**READING PASSAGE:**
The likelihood of visual impairment is independent of the aetiology of the hearing loss. Armitage et al5 did not find any statistically significant difference in the incidence of visual impairment among the congenital and acquired hearing-impaired groups. However, children with deafness >80 dB had a statistically significant increase in the prevalence of retinal abnormality compared with children with deafness <80 dB.24

Studies of hearing-impaired populations indicate a genetic basis in approximately 50% of all hearing loss.34 Cochlear implant assessment includes imaging studies and genetic testing in addition to ophthalmologic referral. Despite the enormous heterogeneity of genetic hearing loss, variants in one locus, Gap Junction Beta 2 (GJB2) or connexin 26 (CX26), account for up to 50% of cases of nonsyndromic sensorineural hearing loss.35 We did not find any ophthalmological abnormalities in the subgroup of 15 patients with CX26 mutations. Rarely, autosomal dominant CX26 mutations may result in Keratitis-Ichthyosis-Deafness (KID) syndrome characterized by congenital hearing loss associated with skin lesions and vascularizing keratitis.36

Approximately 15–30% of hereditary hearing impairment involves other organ systems and occurs as a syndrome. In addition, abnormal ocular findings are associated with certain common deafness syndromes. In 8% of congenitally deaf children examined, eye examination confirmed a previously suspected cause of deafness, and in another 8%, a diagnosis that had not been suspected was made.37 Thus, ophthalmic examination may prove invaluable to identify or clarify the cause of deafness such as CHARGE association, Usher syndrome or congenital CMV or Rubella.7

Some studies recommend electrodiagnostic testing as part of routine ophthalmologic evaluation of children with sensorineural hearing loss to identify Usher syndrome.9, 25 Electroretinography is a noninvasive test that identifies retinitis pigmentosa before the onset of funduscopic and visual abnormalities. Mets et al9 found a 10% prevalence of Usher's syndrome in children with severe to profound sensorineural hearing loss. Two patients in our group, with an unidentified cause of deafness and positive history for late walking, were diagnosed with Usher syndrome after abnormal electroretinography. Retinitis pigmentosa occurred only later with long-term follow-up after the age of 8 years. As early retinal changes are uncommon, electroretinography should be considered in children with unexplained profound congenital sensorineural hearing loss and delayed motor milestones.38

The limitations of this study should be noted. First, a major limitation of our study was its retrospective nature. Second, the results of ophthalmologic examinations were unavailable for many of our patients, introducing the possibility of selection bias. Many of our patients were referred to their local ophthalmologists for assessment before the introduction of mandatory ophthalmology screening, the results of which were unavailable. Despite these limitations, we believe our data support routine ophthalmological screening of children in the cochlear implant population.

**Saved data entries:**
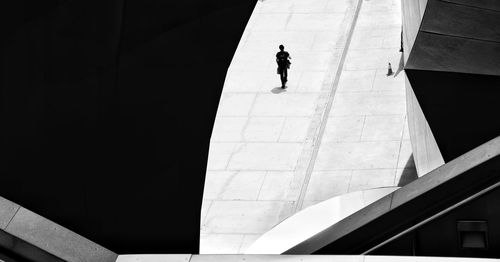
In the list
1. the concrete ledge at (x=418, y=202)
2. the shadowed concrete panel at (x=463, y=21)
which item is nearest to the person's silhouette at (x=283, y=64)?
the shadowed concrete panel at (x=463, y=21)

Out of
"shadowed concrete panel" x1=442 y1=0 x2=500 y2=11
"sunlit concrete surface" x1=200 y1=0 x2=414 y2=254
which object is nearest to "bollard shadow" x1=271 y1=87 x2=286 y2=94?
"sunlit concrete surface" x1=200 y1=0 x2=414 y2=254

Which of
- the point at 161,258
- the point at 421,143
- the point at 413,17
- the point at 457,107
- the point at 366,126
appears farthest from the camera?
the point at 366,126

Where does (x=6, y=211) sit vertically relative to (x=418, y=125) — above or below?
below

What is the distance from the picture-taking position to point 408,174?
19.1 metres

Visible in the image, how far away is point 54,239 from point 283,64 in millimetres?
14101

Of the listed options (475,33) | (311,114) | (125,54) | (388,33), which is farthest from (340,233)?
(388,33)

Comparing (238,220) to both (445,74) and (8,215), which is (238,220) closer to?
(445,74)

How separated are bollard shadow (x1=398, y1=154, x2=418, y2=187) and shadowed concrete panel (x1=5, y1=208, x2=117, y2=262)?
383 inches

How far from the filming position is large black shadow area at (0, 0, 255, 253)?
1073cm

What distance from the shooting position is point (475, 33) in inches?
512

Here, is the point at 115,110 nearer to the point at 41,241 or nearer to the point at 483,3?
the point at 41,241

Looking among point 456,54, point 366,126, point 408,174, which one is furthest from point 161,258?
point 366,126

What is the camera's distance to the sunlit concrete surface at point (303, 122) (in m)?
18.8

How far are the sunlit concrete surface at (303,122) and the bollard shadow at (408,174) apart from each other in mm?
48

**REQUIRED TASKS:**
**A)** From the excerpt on vision and hearing loss, write out the passage starting with "The limitations of" and going on through "cochlear implant population.".
**B)** In the excerpt on vision and hearing loss, condense the paragraph beginning "Approximately 15–30% of hereditary hearing impairment" into a short bulleted list that keeps its main facts.
**C)** According to the excerpt on vision and hearing loss, why should electroretinography be considered in children with unexplained profound congenital sensorineural hearing loss and delayed motor milestones? Answer in one to three sentences.

**SOLUTION LIST:**
**A)**
The limitations of this study should be noted. First, a major limitation of our study was its retrospective nature. Second, the results of ophthalmologic examinations were unavailable for many of our patients, introducing the possibility of selection bias. Many of our patients were referred to their local ophthalmologists for assessment before the introduction of mandatory ophthalmology screening, the results of which were unavailable. Despite these limitations, we believe our data support routine ophthalmological screening of children in the cochlear implant population.

**B)**
- About 15–30% of hereditary hearing impairment involves other organ systems and occurs as a syndrome.
- Some common deafness syndromes are associated with abnormal eye findings.
- In congenitally deaf children who were examined, an eye examination confirmed a suspected cause of deafness in 8%. It produced a previously unsuspected diagnosis in another 8%.
- An ophthalmic examination can therefore help identify or clarify causes of deafness such as CHARGE association, Usher syndrome, or congenital CMV or Rubella.

**C)** Early retinal changes are uncommon, so the eye may look normal at first. Electroretinography is a noninvasive test that can detect retinitis pigmentosa, and with it Usher syndrome, before funduscopic and visual abnormalities appear.